>> begin TEXT SEGMENT

Note: only 2 features are used in this example (gdp and life_expectancy),
but in practice, you can (should) include more than two features

Use the kmeans() function, but must provide number of clusters $k$

init_kmeans <- clean_gapminder |> 
  select(log_gdp, life_expectancy) |> 
  kmeans(algorithm = "Lloyd", centers = 4, nstart = 1)

clean_gapminder |>
  mutate(
    country_clusters = as.factor(init_kmeans$cluster)
  ) |>
  ggplot(aes(x = log_gdp, y = life_expectancy,
             color = country_clusters)) +
  geom_point(size = 4) + 
  ggthemes::scale_color_colorblind() +
  theme(legend.position = "bottom")

Careful with units…

Use coord_fixed() so that the axes match with unit scales

clean_gapminder |>
  mutate(
    country_clusters = as.factor(init_kmeans$cluster)
  ) |>
  ggplot(aes(x = log_gdp, y = life_expectancy,
             color = country_clusters)) +
  geom_point(size = 4) + 
  ggthemes::scale_color_colorblind() +
  theme(legend.position = "bottom") +
  coord_fixed()

Standardize the variables!

Use the scale() function to first standardize the variables, $\frac{\text{value} - \text{mean}}{\text{sd}}$

clean_gapminder <- clean_gapminder |>
  mutate(
    std_log_gdp = as.numeric(scale(log_gdp, center = TRUE, scale = TRUE)),
    std_life_exp = as.numeric(scale(life_expectancy, center = TRUE, scale = TRUE))
  )

std_kmeans <- clean_gapminder |> 
  select(std_log_gdp, std_life_exp) |> 
  kmeans(algorithm = "Lloyd", centers = 4, nstart = 1)

clean_gapminder |>
  mutate(
    country_clusters = as.factor(std_kmeans$cluster)
  ) |>
  ggplot(aes(x = log_gdp, y = life_expectancy,
             color = country_clusters)) +
  geom_point(size = 4) + 
  ggthemes::scale_color_colorblind() +
  theme(legend.position = "bottom") +
  coord_fixed()

Standardize the variables!

>> end TEXT SEGMENT

◆ **PROBLEM SET**:
1. Based on the k-means clustering tutorial, decide whether each statement agrees with it: (a) the example uses only two features; (b) the kmeans() function picks the number of clusters on its own; (c) coord_fixed() makes the axes match with unit scales. For each, answer yes or no and quote the deciding words.
2. Update the passage of the k-means clustering tutorial starting with "clean_gapminder <- clean_gapminder" and going on through "country_clusters = as.factor(std_kmeans$cluster)", putting "scaled_kmeans" in place of "std_kmeans".
3. Take the k-means clustering tutorial further from where it stops.
The lines after this text come from a separate source unrelated to it.

>> begin INFORMATION SUPPLIED

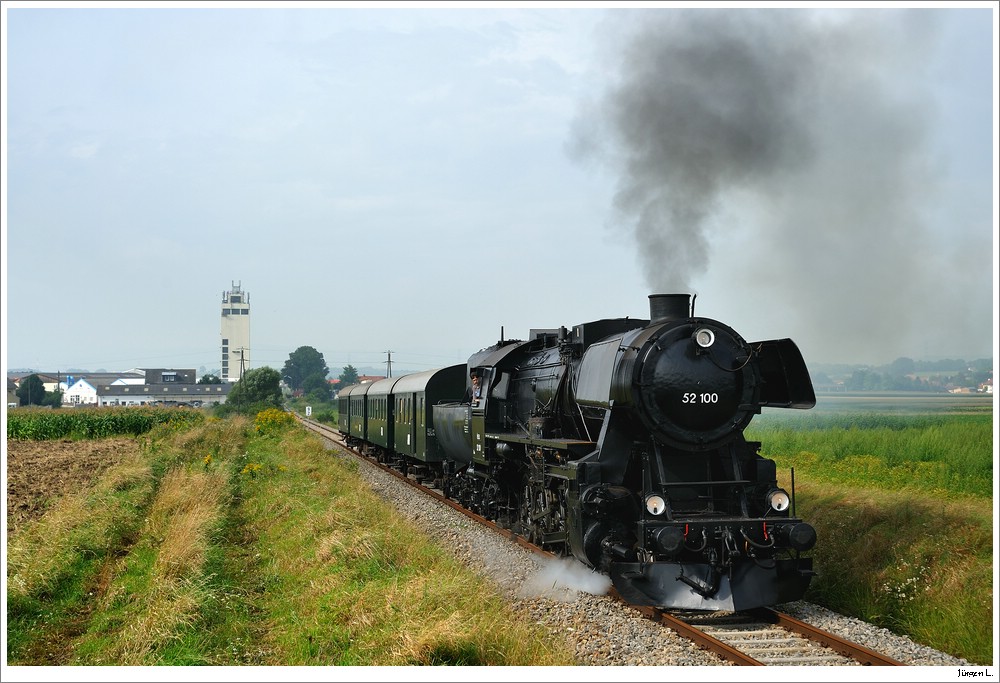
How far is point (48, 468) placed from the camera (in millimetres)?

>> end INFORMATION SUPPLIED

◆ **PER-TASK OUTPUTS**:
1.
(a) Yes: "only 2 features are used in this example (gdp and life_expectancy)"
(b) No: "must provide number of clusters $k$"
(c) Yes: "Use coord_fixed() so that the axes match with unit scales"

2.
clean_gapminder <- clean_gapminder |>
  mutate(
    std_log_gdp = as.numeric(scale(log_gdp, center = TRUE, scale = TRUE)),
    std_life_exp = as.numeric(scale(life_expectancy, center = TRUE, scale = TRUE))
  )

scaled_kmeans <- clean_gapminder |> 
  select(std_log_gdp, std_life_exp) |> 
  kmeans(algorithm = "Lloyd", centers = 4, nstart = 1)

clean_gapminder |>
  mutate(
    country_clusters = as.factor(scaled_kmeans$cluster)

3.
clean_gapminder |>
  mutate(
    country_clusters = as.factor(std_kmeans$cluster)
  ) |>
  ggplot(aes(x = std_log_gdp, y = std_life_exp,
             color = country_clusters)) +
  geom_point(size = 4) + 
  ggthemes::scale_color_colorblind() +
  theme(legend.position = "bottom") +
  coord_fixed()

And if we run it again?

We get different clustering results!

another_kmeans <- clean_gapminder |> 
  select(std_log_gdp, std_life_exp) |> 
  kmeans(algorithm = "Lloyd", centers = 4, nstart = 1)

clean_gapminder |>
  mutate(
    country_clusters = as.factor(another_kmeans$cluster)
  ) |>
  ggplot(aes(x = log_gdp, y = life_expectancy,
             color = country_clusters)) +
  geom_point(size = 4) + 
  ggthemes::scale_color_colorblind() +
  theme(legend.position = "bottom")

Results depend on initialization

Keep in mind: the labels / colors are arbitrary

Fix randomness issue with `nstart`

Run the algorithm nstart times, then pick the results with lowest total within-cluster variation \[\text{total WSS} = \sum_{k=1}^K W(C_k)\]

nstart_kmeans <- clean_gapminder |> 
  select(std_log_gdp, std_life_exp) |> 
  kmeans(algorithm = "Lloyd", centers = 4, nstart = 30)

clean_gapminder |>
  mutate(
    country_clusters = as.factor(nstart_kmeans$cluster)
  ) |> 
  ggplot(aes(x = log_gdp, y = life_expectancy,
             color = country_clusters)) +
  geom_point(size = 4) + 
  ggthemes::scale_color_colorblind() +
  theme(legend.position = "bottom")

By default `R` uses Hartigan–Wong method

Updates based on changing a single observation

Computational advantages over re-computing distances for every observation

default_kmeans <- clean_gapminder |> 
  select(std_log_gdp, std_life_exp) |> 
  kmeans(algorithm = "Hartigan-Wong",
         centers = 4, nstart = 30) 

clean_gapminder |>
  mutate(
    country_clusters = as.factor(default_kmeans$cluster)
  ) |> 
  ggplot(aes(x = log_gdp, y = life_expectancy,
             color = country_clusters)) +
  geom_point(size = 4) + 
  ggthemes::scale_color_colorblind() +
  theme(legend.position = "bottom")

Very little differences for our purposes…

What if we perform clustering with more than 2 variables?

First, get the variables

gapminder_features <- gapminder |>
  filter(year == 2011) |> 
  mutate(log_gdp = log(gdp)) |> 
  select(infant_mortality, life_expectancy, fertility, log_gdp) |> 
  drop_na()

Next, standardize the variables (as always)

std_gapminder_features <- gapminder_features |> 
  scale(center = TRUE, scale = TRUE)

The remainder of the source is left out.